The Friar goalie couldn't hold on to the ball, and then Benedict suddenly appeared again to notch the Crimson's only goal.
The score stayed the same through the rest of the first half, and the game seemed to be in the proverbial bag.
"At the end of the first half I thought that maybe we'd do it," Benedict said.
But when the second half began, all that confidence mysteriously vaporized, and Harvard was never the same.
"In the second half we let up," junior Maureen O'Brien said. "We didn't play the game we were capable of."
Even so, the Crimson held the lead--for a short time. But for Providence, the game was like an expanding water balloon, only needing a tiny break to bust it open.
That break came in the form of a questionable referee's call. The Friars were given a stroke--essentially a free shot--near the Harvard goal, despite Crimson protests.
But the pleas went unheeded, and Providence took the opportunity and tied the game with it.
And then the floodgates opened.

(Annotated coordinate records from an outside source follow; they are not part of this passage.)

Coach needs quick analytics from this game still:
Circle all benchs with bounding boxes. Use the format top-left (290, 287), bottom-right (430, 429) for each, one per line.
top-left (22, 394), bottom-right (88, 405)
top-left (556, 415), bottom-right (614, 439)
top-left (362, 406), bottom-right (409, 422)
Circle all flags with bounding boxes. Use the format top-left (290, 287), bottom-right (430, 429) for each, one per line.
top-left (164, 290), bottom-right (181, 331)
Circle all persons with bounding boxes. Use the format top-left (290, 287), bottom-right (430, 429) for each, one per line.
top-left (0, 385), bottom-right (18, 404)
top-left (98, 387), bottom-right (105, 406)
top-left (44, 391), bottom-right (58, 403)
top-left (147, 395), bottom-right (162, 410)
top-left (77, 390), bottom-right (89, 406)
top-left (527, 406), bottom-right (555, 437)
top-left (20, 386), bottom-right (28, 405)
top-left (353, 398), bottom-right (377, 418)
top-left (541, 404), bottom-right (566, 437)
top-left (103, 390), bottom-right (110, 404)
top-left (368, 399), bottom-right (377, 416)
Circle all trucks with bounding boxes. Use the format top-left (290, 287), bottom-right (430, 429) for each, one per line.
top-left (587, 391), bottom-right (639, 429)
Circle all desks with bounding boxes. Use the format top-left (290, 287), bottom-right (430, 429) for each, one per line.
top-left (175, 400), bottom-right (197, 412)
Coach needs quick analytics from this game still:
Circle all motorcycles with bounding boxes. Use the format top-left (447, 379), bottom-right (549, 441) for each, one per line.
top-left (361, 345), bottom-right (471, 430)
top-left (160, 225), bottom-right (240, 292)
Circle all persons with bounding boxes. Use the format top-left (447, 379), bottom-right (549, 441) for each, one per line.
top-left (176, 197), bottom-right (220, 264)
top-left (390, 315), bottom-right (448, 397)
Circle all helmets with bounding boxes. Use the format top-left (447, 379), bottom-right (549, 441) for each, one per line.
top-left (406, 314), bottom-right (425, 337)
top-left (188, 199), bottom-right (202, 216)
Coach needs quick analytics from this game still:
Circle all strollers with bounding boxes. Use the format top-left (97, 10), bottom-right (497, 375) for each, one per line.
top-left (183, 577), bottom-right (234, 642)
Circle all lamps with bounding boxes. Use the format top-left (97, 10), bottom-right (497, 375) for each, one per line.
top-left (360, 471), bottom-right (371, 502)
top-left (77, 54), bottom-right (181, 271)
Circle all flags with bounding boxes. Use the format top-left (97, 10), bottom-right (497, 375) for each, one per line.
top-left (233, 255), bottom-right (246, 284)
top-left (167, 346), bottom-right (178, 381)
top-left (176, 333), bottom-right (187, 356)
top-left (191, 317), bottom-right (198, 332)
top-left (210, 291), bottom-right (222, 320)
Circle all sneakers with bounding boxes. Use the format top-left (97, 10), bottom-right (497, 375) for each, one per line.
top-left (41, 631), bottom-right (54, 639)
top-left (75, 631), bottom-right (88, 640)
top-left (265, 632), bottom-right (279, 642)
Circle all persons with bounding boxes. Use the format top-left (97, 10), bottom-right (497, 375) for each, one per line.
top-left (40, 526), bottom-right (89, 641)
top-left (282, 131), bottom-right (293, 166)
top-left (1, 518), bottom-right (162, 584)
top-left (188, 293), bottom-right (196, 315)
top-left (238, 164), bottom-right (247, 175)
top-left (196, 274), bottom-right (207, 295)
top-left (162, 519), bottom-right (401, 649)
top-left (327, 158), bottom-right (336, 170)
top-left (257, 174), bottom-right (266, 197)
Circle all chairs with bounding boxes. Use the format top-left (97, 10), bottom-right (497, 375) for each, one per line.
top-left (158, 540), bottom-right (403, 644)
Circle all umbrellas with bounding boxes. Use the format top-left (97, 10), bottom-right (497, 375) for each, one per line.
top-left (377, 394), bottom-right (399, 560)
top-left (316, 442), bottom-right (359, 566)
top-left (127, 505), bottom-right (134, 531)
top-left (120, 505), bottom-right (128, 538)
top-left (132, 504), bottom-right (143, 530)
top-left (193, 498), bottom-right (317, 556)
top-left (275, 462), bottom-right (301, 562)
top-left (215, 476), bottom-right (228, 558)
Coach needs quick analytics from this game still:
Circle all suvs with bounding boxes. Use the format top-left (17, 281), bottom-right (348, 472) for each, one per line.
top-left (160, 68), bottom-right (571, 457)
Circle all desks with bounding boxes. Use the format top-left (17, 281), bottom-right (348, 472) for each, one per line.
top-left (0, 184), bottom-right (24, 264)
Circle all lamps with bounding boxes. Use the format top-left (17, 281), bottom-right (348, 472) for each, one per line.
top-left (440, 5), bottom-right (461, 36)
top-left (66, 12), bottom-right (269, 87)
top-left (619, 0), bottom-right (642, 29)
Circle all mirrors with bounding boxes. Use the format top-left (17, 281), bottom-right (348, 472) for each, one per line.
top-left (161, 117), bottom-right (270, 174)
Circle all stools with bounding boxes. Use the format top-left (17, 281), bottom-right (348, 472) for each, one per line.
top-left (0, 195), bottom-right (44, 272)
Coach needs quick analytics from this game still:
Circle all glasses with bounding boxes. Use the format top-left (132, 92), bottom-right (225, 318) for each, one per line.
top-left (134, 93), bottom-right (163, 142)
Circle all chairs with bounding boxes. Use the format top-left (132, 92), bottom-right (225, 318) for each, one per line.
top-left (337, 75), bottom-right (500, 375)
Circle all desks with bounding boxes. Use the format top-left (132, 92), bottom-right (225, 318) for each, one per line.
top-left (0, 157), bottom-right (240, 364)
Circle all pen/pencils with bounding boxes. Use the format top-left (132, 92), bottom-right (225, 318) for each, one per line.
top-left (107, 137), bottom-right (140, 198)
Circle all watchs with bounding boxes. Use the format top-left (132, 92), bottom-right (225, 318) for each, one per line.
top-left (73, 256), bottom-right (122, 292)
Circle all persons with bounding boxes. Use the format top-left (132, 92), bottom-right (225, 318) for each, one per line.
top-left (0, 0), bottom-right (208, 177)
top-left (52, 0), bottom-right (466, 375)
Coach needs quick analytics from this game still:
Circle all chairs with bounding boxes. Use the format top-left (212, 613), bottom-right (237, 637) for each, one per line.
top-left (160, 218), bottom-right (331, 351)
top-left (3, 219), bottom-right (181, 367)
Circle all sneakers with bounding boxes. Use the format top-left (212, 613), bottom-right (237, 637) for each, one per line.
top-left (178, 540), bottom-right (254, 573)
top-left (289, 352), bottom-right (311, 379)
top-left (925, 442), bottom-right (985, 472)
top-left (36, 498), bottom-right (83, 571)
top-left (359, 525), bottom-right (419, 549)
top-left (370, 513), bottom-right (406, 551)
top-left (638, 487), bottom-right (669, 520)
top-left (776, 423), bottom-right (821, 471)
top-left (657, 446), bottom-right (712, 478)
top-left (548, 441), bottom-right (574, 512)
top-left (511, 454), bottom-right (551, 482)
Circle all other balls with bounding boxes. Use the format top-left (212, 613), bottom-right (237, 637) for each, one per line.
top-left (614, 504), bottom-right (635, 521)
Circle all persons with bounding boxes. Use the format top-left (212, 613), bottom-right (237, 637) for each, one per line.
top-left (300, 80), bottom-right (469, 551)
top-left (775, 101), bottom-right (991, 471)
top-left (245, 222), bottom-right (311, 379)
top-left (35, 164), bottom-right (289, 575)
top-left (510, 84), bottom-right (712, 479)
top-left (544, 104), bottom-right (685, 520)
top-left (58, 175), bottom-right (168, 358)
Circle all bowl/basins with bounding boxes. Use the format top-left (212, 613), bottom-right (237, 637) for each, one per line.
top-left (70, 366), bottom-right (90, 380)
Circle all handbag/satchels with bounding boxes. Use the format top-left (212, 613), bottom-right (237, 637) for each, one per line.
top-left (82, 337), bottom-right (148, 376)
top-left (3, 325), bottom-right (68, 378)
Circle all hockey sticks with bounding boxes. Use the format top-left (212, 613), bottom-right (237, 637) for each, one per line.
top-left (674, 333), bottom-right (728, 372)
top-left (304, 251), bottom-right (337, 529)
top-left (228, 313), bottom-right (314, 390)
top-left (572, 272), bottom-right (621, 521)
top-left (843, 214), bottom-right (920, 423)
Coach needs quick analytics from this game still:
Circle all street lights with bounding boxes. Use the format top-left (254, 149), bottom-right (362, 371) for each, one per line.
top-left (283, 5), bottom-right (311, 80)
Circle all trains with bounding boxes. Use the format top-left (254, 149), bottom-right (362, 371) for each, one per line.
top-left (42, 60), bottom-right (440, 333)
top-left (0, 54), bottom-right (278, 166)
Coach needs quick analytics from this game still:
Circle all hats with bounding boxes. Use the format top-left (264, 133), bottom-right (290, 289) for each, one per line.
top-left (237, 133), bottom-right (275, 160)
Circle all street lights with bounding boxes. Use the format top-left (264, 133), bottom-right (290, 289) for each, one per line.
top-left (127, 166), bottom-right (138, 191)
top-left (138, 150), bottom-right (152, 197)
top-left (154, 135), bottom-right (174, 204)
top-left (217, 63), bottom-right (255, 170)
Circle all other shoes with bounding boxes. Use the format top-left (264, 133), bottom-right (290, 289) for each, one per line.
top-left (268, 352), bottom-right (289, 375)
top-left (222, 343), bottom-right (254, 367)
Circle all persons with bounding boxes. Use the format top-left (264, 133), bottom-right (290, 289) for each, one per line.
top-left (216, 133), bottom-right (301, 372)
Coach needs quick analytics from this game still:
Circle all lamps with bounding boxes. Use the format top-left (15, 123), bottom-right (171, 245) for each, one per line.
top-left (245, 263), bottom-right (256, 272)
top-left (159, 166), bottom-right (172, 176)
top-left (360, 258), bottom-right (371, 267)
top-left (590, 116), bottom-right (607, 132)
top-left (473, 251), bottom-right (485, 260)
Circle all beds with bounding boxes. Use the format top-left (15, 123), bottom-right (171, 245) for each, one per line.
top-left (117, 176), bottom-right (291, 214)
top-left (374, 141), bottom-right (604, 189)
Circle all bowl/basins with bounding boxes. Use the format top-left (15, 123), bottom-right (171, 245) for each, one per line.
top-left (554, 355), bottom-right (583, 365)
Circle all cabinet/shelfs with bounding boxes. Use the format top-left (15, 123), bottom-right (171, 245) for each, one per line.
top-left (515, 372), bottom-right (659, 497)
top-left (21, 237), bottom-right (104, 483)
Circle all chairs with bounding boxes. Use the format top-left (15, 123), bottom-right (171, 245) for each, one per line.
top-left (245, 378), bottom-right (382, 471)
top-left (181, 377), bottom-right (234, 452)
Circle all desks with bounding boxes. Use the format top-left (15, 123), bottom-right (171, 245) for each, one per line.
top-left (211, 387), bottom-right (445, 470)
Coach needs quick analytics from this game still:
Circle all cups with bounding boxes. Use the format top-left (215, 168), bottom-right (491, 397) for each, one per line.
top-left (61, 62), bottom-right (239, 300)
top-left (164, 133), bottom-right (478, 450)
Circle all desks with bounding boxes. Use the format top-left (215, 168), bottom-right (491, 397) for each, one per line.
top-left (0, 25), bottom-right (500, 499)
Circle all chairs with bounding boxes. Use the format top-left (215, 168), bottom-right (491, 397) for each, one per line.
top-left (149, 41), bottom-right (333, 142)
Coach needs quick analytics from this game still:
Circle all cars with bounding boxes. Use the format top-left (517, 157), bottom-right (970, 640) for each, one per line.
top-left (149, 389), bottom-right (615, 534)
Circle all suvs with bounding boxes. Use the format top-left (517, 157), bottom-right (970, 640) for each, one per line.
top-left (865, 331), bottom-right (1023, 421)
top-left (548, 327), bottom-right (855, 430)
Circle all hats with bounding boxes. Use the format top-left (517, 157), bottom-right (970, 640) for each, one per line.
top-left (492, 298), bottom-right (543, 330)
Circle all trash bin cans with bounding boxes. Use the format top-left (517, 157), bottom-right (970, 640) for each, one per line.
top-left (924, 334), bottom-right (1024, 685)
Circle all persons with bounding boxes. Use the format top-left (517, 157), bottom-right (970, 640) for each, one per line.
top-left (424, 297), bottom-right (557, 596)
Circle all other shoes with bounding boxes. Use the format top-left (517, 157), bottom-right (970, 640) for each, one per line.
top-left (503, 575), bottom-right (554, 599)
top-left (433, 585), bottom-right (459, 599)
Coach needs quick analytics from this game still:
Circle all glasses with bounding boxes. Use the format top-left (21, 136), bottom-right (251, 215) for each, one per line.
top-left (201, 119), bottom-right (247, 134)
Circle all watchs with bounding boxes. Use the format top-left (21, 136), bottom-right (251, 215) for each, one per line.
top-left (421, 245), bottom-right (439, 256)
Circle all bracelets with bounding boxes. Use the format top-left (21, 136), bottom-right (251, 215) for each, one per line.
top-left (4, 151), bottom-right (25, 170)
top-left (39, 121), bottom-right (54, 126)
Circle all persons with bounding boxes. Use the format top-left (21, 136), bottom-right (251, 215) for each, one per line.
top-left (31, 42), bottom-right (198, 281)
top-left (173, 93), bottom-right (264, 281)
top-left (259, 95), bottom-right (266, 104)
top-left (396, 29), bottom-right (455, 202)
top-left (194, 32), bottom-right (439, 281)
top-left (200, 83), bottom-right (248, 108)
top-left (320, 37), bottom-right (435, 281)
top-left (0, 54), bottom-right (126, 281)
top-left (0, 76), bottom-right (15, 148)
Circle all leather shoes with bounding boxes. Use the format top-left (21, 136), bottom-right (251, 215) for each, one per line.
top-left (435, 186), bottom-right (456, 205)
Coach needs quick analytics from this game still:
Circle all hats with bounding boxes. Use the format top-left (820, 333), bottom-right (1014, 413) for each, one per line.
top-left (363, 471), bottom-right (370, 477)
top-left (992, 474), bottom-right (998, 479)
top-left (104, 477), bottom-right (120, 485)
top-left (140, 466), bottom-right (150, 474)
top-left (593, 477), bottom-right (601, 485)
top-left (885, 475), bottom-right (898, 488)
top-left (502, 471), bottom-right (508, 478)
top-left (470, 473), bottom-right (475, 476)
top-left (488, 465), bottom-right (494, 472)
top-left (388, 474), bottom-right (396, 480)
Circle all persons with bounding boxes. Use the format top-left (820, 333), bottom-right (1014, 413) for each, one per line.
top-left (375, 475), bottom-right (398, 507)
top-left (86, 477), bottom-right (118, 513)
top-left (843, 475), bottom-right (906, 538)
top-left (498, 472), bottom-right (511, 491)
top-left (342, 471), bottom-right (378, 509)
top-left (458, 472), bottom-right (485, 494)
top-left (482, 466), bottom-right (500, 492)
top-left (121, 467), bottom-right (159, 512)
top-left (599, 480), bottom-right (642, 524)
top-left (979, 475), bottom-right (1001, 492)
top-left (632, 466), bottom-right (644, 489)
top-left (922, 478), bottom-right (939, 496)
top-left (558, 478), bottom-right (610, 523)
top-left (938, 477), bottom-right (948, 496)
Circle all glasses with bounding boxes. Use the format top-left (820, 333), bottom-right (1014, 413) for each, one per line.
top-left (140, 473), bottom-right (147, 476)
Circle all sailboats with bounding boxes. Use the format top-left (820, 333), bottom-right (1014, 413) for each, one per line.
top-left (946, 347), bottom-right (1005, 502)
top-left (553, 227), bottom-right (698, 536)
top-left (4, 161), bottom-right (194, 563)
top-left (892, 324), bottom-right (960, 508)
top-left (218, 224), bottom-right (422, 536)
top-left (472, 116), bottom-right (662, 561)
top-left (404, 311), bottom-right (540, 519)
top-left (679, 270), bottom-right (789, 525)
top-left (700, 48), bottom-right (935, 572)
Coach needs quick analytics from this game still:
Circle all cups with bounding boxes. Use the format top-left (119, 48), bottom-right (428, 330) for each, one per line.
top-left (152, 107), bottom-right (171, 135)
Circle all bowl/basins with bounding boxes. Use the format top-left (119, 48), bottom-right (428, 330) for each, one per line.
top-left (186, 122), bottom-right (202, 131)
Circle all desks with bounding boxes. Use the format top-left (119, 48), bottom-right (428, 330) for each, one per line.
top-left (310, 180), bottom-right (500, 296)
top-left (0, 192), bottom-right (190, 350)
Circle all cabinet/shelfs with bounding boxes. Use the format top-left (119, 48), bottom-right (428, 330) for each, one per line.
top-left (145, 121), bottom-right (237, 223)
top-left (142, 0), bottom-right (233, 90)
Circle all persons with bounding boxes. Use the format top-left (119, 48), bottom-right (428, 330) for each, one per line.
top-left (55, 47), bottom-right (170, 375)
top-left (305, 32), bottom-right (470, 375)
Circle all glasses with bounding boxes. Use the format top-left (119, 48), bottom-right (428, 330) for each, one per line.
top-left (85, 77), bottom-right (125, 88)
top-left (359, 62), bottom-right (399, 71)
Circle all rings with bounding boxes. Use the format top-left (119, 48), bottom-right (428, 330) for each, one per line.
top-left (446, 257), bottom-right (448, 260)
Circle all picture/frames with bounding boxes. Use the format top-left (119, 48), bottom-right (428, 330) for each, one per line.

The Friars scored their second goal soon after that on a breakaway, and took its first lead of the game.
That forced Harvard to pull its defense up into an attacking role as the Crimson hoped to pound a retying goal with the clock running out.
The fourth goal of the game was not Harvard's however, but instead it was another tally for Providence on a slick counterattack, and the game was pretty much over.
In the end, it was another loss for a team that has talent, but has so far been unable keep things going for full game.
"It's a concentration thing," O'Brien said. "We have the skills, but we can't get a 1-0 lead and settle back."
"Hopefully this will be the last time we'll be ahead in a game like that and lose," Colligan said. "I think that with such a young, enthusiastic, athletic team we'll get better."
Harvard only has one more non-conference game--against Spring-field this Wednesday--before its Ivy League schedule kicks in with Cornell on Saturday.
In other words, spring training is winding down for the Crimson, and it is time to find out if Harvard is as good as it can be.
"Right now we all want it," Benedict said. "We have all the skills-- we just have to put it together."
Time is of the essence, however, and so the Crimson had better get started quickly if it hopes to notch up an Ivy League title.